(Extracted entries begins)

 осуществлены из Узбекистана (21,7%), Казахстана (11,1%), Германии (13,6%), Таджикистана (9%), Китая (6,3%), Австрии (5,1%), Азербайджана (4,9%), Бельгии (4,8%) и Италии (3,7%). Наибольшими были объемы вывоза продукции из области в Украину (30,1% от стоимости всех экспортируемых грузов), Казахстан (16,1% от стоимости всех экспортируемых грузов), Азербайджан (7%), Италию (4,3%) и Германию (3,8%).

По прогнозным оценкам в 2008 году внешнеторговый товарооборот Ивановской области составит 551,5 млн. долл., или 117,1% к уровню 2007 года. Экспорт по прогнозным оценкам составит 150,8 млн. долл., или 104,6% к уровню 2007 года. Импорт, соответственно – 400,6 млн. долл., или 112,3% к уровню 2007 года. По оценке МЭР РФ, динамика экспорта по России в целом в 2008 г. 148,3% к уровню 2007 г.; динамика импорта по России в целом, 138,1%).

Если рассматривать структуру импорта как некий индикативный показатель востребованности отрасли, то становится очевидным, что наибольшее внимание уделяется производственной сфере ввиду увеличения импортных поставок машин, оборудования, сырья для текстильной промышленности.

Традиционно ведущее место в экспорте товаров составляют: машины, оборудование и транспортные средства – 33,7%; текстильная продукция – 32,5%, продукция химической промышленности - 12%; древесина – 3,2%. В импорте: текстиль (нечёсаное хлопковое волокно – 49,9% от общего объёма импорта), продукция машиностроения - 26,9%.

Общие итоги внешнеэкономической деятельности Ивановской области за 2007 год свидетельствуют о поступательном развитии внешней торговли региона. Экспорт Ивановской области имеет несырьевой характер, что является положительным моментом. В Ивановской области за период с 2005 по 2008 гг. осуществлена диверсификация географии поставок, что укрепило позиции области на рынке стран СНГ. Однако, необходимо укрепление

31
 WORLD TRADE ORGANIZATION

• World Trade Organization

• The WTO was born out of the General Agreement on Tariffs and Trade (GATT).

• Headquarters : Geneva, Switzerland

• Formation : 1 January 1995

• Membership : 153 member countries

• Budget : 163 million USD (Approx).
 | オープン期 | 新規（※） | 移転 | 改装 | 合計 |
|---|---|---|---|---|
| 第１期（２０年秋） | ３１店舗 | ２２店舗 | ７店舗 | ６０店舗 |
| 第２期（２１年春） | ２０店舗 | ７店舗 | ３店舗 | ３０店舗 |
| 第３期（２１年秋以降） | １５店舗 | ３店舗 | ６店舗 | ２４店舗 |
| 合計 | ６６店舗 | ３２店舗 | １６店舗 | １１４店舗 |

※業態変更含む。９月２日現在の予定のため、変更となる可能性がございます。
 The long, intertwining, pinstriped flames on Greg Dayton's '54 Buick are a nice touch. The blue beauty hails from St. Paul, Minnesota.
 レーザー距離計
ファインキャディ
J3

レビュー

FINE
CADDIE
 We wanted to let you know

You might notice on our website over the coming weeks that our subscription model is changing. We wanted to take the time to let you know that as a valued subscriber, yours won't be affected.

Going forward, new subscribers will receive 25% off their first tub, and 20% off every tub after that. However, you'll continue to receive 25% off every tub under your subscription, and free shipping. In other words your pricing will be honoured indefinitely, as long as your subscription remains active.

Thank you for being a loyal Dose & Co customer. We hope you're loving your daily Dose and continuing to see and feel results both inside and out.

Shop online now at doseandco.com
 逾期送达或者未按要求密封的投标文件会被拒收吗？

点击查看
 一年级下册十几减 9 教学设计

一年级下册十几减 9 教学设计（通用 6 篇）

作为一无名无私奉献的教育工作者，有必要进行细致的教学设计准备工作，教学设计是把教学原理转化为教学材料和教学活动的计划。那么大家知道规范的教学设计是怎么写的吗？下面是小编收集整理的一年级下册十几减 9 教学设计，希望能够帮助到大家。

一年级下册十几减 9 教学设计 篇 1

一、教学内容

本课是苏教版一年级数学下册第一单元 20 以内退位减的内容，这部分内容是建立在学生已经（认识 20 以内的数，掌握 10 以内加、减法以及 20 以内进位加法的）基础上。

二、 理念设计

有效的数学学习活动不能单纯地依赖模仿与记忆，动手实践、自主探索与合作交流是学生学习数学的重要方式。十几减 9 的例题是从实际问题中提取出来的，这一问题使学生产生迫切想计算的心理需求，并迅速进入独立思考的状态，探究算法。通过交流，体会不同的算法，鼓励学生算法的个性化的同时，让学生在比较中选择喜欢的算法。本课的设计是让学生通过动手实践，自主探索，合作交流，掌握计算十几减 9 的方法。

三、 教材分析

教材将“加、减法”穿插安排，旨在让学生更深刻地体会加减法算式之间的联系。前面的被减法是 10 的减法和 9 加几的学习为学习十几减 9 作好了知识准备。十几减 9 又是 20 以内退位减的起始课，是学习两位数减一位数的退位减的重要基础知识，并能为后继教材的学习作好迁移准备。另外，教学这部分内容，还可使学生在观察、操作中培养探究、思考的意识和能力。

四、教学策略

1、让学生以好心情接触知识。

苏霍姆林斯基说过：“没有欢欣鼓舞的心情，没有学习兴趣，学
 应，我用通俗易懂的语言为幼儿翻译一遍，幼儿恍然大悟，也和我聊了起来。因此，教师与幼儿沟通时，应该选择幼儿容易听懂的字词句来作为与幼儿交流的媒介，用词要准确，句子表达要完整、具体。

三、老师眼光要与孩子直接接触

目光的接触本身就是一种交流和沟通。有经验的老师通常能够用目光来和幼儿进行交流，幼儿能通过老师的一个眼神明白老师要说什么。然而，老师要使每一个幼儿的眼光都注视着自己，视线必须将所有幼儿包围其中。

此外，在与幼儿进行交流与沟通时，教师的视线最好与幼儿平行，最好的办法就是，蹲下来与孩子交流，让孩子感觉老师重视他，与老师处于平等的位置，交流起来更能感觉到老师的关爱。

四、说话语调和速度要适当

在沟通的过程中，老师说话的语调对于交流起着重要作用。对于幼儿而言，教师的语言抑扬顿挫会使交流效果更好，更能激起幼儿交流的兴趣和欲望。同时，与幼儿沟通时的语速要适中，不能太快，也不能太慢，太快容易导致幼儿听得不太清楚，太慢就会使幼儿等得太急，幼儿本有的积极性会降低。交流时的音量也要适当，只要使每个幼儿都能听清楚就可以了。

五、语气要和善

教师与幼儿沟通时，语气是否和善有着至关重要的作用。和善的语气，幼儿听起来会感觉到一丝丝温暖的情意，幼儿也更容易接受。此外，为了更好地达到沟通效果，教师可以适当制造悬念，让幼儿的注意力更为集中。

(Extracted entries ends)

→ Work to be completed:
Send back exactly the lines from the line with "在沟通的过程中，老师说话的语" through the end of the records.

→ Result:
在沟通的过程中，老师说话的语调对于交流起着重要作用。对于幼儿而言，教师的语言抑扬顿挫会使交流效果更好，更能激起幼儿交流的兴趣和欲望。同时，与幼儿沟通时的语速要适中，不能太快，也不能太慢，太快容易导致幼儿听得不太清楚，太慢就会使幼儿等得太急，幼儿本有的积极性会降低。交流时的音量也要适当，只要使每个幼儿都能听清楚就可以了。

五、语气要和善

教师与幼儿沟通时，语气是否和善有着至关重要的作用。和善的语气，幼儿听起来会感觉到一丝丝温暖的情意，幼儿也更容易接受。此外，为了更好地达到沟通效果，教师可以适当制造悬念，让幼儿的注意力更为集中。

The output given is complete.